With lists, a new list is created with these elements:
A = [1, 4, 9, 16, 25, 36]
B = A[1:3]
So, writing into the new list (B) does not affect the old
list (A) from which the slice was taken.
But with arrays, a slice is only a view as if
we were giving a name to a zoomed-in-part:
A = np.array( [1, 4, 9, 16, 25, 36] )
B = A[1:3]
Here, array B refers to the segment (that's still in A)
from positions 1 to 2.
This is why, if you make a change to B, you are actually
changing A.
Why did they do this?
The reason is, many image processing applications require
working on parts of images.
Then, with regular slicing, if we were to pull out parts
and modify them, we'd have to write them back in.

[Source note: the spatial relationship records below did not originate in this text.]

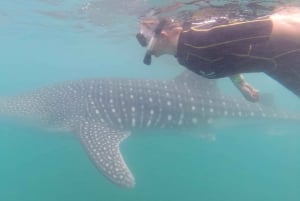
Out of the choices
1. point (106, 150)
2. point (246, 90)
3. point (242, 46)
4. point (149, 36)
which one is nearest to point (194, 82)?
point (106, 150)

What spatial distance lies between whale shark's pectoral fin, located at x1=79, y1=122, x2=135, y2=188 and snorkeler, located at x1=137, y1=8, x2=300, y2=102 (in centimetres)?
496

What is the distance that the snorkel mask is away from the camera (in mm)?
3438

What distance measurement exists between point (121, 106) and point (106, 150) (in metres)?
1.84

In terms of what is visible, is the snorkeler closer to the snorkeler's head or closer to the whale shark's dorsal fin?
the snorkeler's head

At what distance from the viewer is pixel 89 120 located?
9711 mm

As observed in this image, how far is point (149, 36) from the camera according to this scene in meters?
3.81

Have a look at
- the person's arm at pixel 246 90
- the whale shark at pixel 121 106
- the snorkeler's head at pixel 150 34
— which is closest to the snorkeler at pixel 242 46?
the snorkeler's head at pixel 150 34

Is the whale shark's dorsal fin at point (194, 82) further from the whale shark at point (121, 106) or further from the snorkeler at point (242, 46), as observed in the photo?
the snorkeler at point (242, 46)

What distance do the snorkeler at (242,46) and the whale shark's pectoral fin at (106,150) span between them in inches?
195

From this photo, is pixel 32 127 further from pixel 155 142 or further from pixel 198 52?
pixel 198 52

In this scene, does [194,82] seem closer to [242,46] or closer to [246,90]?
[246,90]

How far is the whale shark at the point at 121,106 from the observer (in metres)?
9.86

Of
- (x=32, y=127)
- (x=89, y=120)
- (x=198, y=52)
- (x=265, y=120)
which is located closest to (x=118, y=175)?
(x=89, y=120)

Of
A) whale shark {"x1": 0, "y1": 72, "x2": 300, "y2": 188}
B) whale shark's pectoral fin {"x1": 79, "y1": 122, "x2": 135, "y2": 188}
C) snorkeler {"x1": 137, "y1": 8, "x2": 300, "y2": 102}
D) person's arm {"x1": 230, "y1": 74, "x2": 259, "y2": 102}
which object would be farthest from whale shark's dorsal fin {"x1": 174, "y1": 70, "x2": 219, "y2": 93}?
snorkeler {"x1": 137, "y1": 8, "x2": 300, "y2": 102}
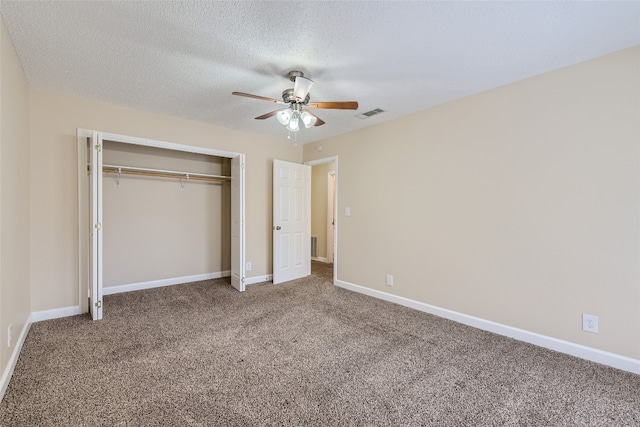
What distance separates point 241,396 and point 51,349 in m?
1.84

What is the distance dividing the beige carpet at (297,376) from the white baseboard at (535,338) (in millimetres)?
82

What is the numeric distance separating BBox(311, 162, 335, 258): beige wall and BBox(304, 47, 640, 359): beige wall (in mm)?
2755

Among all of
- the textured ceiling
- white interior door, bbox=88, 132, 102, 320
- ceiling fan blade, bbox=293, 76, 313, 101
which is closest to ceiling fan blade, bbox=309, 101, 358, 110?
ceiling fan blade, bbox=293, 76, 313, 101

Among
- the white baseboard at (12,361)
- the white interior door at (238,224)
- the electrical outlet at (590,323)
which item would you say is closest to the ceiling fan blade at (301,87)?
the white interior door at (238,224)

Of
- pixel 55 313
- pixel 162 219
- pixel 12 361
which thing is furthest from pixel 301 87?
pixel 55 313

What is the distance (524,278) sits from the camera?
2586 millimetres

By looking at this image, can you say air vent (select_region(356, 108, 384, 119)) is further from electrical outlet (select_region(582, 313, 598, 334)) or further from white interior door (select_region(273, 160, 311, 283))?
electrical outlet (select_region(582, 313, 598, 334))

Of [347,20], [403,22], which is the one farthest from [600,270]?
[347,20]

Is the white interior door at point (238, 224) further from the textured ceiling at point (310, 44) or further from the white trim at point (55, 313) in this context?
the white trim at point (55, 313)

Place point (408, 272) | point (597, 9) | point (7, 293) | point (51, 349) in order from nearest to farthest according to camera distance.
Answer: point (597, 9) → point (7, 293) → point (51, 349) → point (408, 272)

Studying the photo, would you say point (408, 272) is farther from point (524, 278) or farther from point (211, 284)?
point (211, 284)

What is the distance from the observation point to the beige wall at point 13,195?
6.08 feet

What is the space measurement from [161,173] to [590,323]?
5.17 metres

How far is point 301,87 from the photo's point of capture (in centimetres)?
231
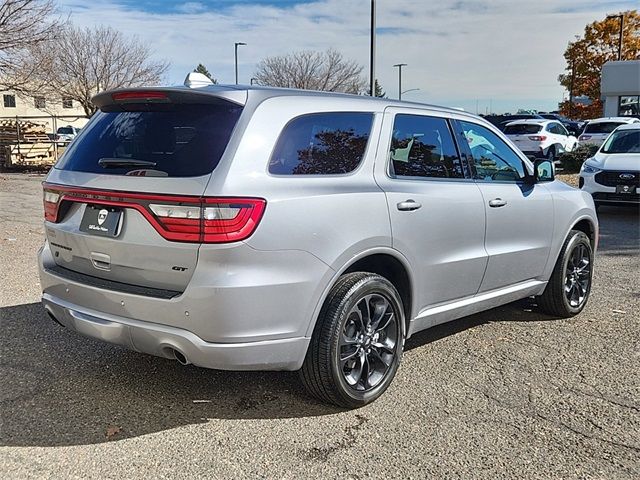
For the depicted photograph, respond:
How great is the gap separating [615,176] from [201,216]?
10.2 meters

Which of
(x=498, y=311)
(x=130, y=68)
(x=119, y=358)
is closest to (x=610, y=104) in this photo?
(x=130, y=68)

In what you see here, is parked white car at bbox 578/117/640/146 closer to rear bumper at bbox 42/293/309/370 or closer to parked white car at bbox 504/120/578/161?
parked white car at bbox 504/120/578/161

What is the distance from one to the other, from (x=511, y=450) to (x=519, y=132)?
69.0ft

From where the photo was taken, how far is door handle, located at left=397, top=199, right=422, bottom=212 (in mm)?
3770

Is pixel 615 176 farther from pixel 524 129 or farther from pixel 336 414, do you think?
pixel 524 129

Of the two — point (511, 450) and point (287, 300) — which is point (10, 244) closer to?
point (287, 300)

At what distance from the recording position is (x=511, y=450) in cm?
318

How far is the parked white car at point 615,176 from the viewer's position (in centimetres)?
1113

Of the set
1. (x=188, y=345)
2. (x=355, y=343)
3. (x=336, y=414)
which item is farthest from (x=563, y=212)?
(x=188, y=345)

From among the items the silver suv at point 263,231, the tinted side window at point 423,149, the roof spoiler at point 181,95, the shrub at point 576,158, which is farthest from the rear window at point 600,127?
the roof spoiler at point 181,95

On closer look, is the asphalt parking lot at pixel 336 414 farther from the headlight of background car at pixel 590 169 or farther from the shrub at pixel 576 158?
the shrub at pixel 576 158

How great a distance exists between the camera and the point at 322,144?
3.56 meters

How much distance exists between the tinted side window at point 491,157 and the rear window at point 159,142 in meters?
2.06

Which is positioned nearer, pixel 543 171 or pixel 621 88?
pixel 543 171
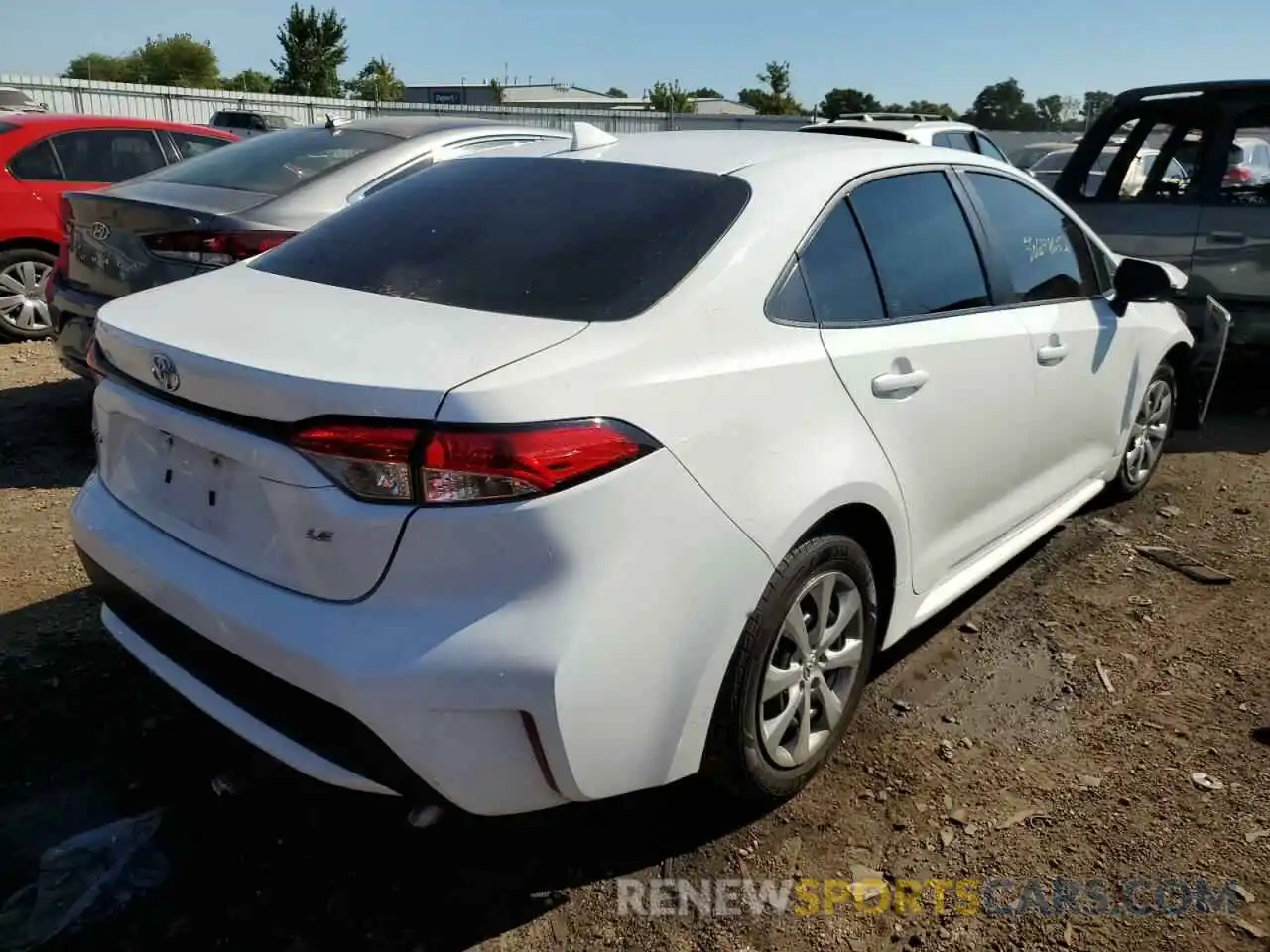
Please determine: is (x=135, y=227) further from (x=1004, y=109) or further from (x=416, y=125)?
(x=1004, y=109)

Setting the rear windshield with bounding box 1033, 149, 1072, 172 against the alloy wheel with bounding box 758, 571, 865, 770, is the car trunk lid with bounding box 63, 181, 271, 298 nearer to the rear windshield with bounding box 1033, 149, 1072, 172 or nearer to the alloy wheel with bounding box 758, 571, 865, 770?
the alloy wheel with bounding box 758, 571, 865, 770

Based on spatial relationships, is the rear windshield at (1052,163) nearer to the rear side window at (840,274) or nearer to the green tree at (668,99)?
the rear side window at (840,274)

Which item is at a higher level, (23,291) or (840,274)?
(840,274)

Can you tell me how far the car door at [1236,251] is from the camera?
20.0 feet

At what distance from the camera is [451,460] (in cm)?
192

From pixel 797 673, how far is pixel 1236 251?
199 inches

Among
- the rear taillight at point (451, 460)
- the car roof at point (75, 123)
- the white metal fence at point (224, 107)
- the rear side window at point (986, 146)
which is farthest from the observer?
the white metal fence at point (224, 107)

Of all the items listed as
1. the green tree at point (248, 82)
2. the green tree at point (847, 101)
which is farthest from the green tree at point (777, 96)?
the green tree at point (248, 82)

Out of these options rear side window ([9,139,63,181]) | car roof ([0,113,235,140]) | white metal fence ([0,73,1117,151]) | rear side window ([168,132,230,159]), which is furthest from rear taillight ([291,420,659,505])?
white metal fence ([0,73,1117,151])

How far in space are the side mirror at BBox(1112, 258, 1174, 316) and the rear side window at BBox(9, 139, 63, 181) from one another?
23.1ft

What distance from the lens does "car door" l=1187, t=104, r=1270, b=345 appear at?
20.0 ft

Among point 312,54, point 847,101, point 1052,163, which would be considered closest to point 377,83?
point 312,54

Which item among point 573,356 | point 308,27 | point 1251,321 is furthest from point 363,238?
point 308,27

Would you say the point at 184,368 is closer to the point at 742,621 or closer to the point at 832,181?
the point at 742,621
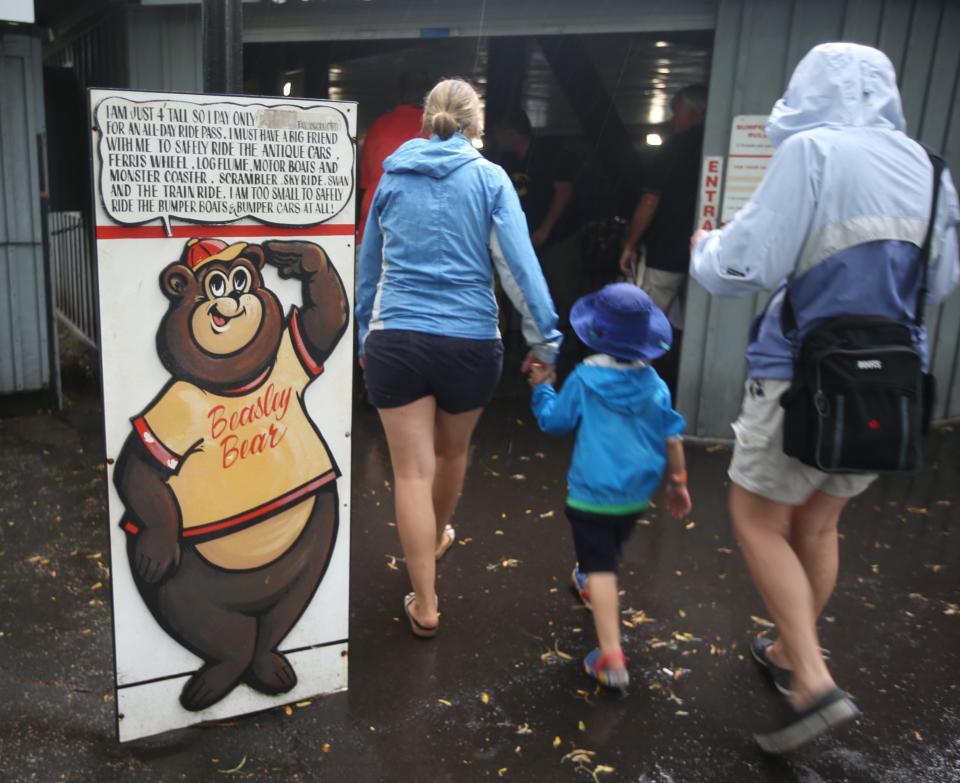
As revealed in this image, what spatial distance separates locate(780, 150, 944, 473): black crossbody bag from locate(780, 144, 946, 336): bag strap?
0.12 m

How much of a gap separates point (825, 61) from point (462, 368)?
151cm

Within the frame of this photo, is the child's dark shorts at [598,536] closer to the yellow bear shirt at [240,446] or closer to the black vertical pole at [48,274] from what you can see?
the yellow bear shirt at [240,446]

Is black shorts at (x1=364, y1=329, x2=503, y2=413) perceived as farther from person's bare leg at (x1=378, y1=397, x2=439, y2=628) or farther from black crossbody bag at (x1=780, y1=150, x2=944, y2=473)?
black crossbody bag at (x1=780, y1=150, x2=944, y2=473)

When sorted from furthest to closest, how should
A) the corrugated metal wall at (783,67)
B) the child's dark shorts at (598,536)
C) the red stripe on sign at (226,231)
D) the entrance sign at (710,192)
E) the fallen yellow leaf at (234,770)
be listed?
the entrance sign at (710,192) < the corrugated metal wall at (783,67) < the child's dark shorts at (598,536) < the fallen yellow leaf at (234,770) < the red stripe on sign at (226,231)

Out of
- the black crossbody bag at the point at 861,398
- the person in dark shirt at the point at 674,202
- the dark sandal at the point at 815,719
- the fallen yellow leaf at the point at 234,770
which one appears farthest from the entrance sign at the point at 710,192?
the fallen yellow leaf at the point at 234,770

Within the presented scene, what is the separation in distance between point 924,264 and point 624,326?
92 centimetres

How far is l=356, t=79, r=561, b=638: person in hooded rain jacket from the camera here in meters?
3.29

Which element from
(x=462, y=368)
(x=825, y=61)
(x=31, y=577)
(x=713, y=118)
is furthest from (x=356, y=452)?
(x=825, y=61)

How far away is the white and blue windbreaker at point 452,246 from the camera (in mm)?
3287

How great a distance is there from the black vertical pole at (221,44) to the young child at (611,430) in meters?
1.35

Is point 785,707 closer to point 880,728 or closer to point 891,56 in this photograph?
point 880,728

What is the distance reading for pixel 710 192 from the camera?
5.73 meters

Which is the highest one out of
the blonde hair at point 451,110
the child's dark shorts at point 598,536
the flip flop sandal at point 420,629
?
the blonde hair at point 451,110

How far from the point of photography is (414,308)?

Slicing makes it convenient to write directly into parts of images.
Slicing is a big sub-topic so we'll just point out a few useful things
to remember via an example:
# Color image:
A = np.array(
[ [ [255,0,0], [200,0,0], [150,0,0], [50,0,0] ],
[ [255,50,0], [200,100,0], [150,150,0], [50,200,0] ],
[ [255,50,50], [200,100,100], [150,150,150], [50,200,200] ],
[ [0,50,50], [0,100,100], [0,150,150], [0,200,200] ],
[ [0,0,50], [0,0,100], [0,0,150], [0,0,200] ]
])
B = A[4:5,:,: ] # The last row
print(B)
C = A[:,1:2,:] # The second column
print(C)
D = A[:3,:2,:] # The pixels in rows 0-2 and cols 0-1
print(D)
Note:
A different slice can be specified for each dimension of
a multidimensional array.
When neither end of a slicing range is specified, that implies
all the elements, as in:
B = A[4:5, :,: ] # The last row
Here, the stand-alone colons imply the whole range for the
2nd and 3rd array index positions.
It is possible to specify just one limit as in:
D = A[:3, :2,:] # The pixels in rows 0-2 and cols 0-1 <
In the first (row) case, we're saying "all rows from the start up to
row 2".
Let's apply slicing to creating a cropped image:
from drawtool import DrawTool
import numpy as np
dt = DrawTool()
dt.set_XY_range(0,10, 0,10)
dt.set_aspect('equal')
pixels = dt.read_imagefile('washdc.jpg')
# Crop from row 50 to 179, and column 50 to 199
pixels2 = pixels[50:180, 50:200]
dt.set_axes_off()
dt.draw_image(pixels2)
dt.display()
0.24 Exercise:
In
my_slicing_example2.py
change the cropping so that the Washington Monument shows up
centered in your cropped image, with little else around it.
Include your cropped image in your module pdf.